Instead of holding our newly elevated self-image above others, we need to use it to appreciate that in fact, everyone has that same potential, more or less. To quote philosopher Alan Watts, “The oak is not better than the acorn.” We are all equal and we all have the possibility to do incredible things (though not necessarily the same incredible things). So the more you personally accomplish, the more that should affirm what everyone else is capable of (given their particular aptitudes combined with enough learning, effort, support, and blind luck). But that doesn’t mean we need to achieve anything either. There is only one achievement that really matters, and that is existing in the first place (the odds of which are estimated to be 1 in 102,685,000). Remember that we can’t add to our “value” as human beings anyway. One of the biggest fallacies in our culture is the belief that we need to “earn” respect somehow. The truth is, we create respect by giving it, not by demanding it. And so, in a spirit of bolstering equality and combating shame culture, we all need to learn to give unwavering respect to our fellow man — no matter who they are, where they come from, what they’ve accomplished, how many Twitter followers they have, or what horrible mistakes they’ve made. As human beings, we all have the same value, worth, and potential as anyone else, and so we all deserve basic respect. And it’s not even that hard to give. As James Gilligan notes, “The German word for attention — Achtung — also means respect. And that makes sense: the way you truly respect someone is to pay attention to them…” Buddhist monk Thích Nhất Hạnh takes it even further, “The most precious gift we can offer anyone is our attention.”

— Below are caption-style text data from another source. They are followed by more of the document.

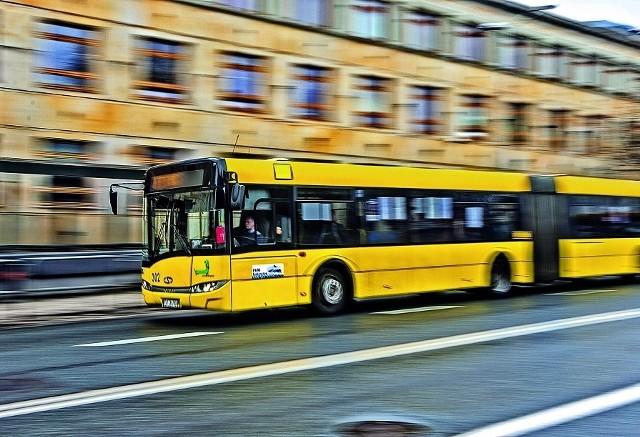 Nowe metrolinie na Śląsku już od 3 lipca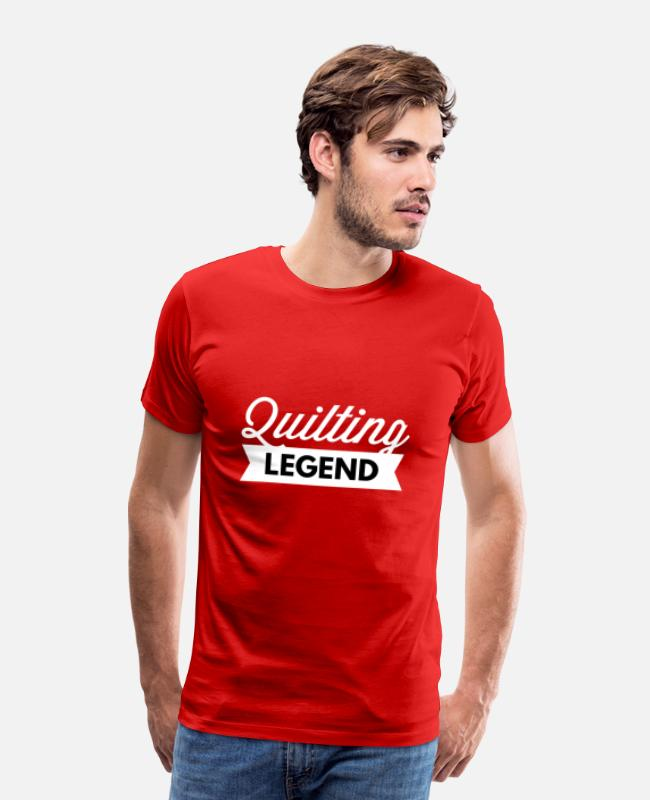 Quote T-Shirts - Quilting Legend - Men's Premium T-Shirt red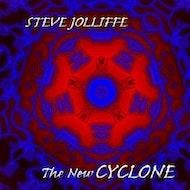 Steve Jolliffe performs 'Cyclone'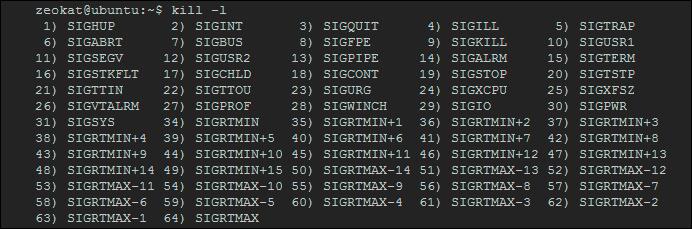 Señales del comando kill en Linux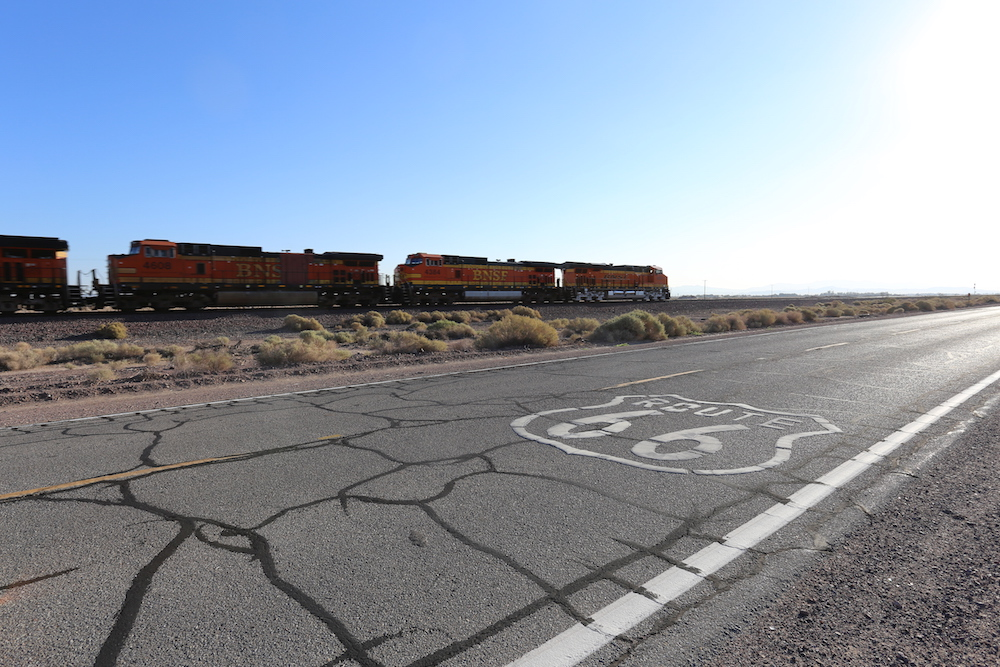 Route 66: Barstow, CA to Kingman, AZ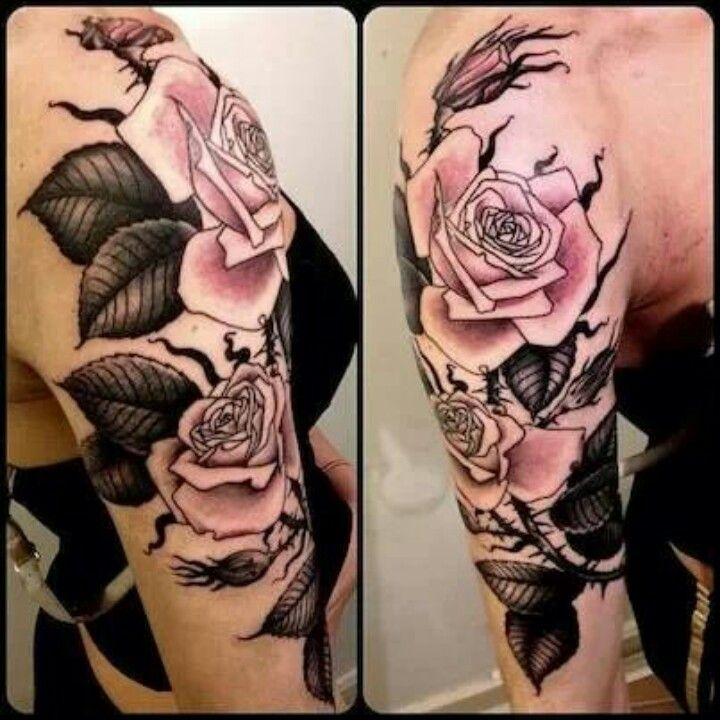 Floral Half Sleeve Tattoos Pinterest Floral Half Ideas And Designs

There are other internal feelings you can cultivate to help counteract shame as well. For example, you can usually positively reframe shame using guilt, pride, or gratitude. If shame is triggered by a mistake you made, an action that does not align with your values, then you can use a growth mindset and guilt to safely distance yourself from it. Just enough to acknowledge it, make amends, learn from it, and let it go without being defined by it. However, it’s entirely possible to feel shame about an action that is aligned with your values if it is also sufficiently controversial with other people. Furthermore, it is possible to feel shame about an innate part of yourself that you cannot change if it is also culturally unpopular. You can even feel shame about something that happened to you in the past, often out of your control, if it is seen as abnormal. In all of these situations, however, I think you’ll find there is always something that you can actually be proud of or grateful for. I know some shame issues are related to potentially traumatic events and I don’t want to imply that you have to be proud of or grateful for something horrible that happened to you. But to deal with the shame of it, you need to acknowledge this tough situation. And while you’re not happy about it, you can always be proud of your ability to deal with it. Proud of your strength in the face of adversity. Or grateful for all that you have learned or how you’ve grown from this otherwise shitty experience. In these ways, you start to chip away at the cloak of “silence, secrecy, and judgment” that guards shame, in favour of the healthy openness, accountability, pride, and gratitude that supports authenticity.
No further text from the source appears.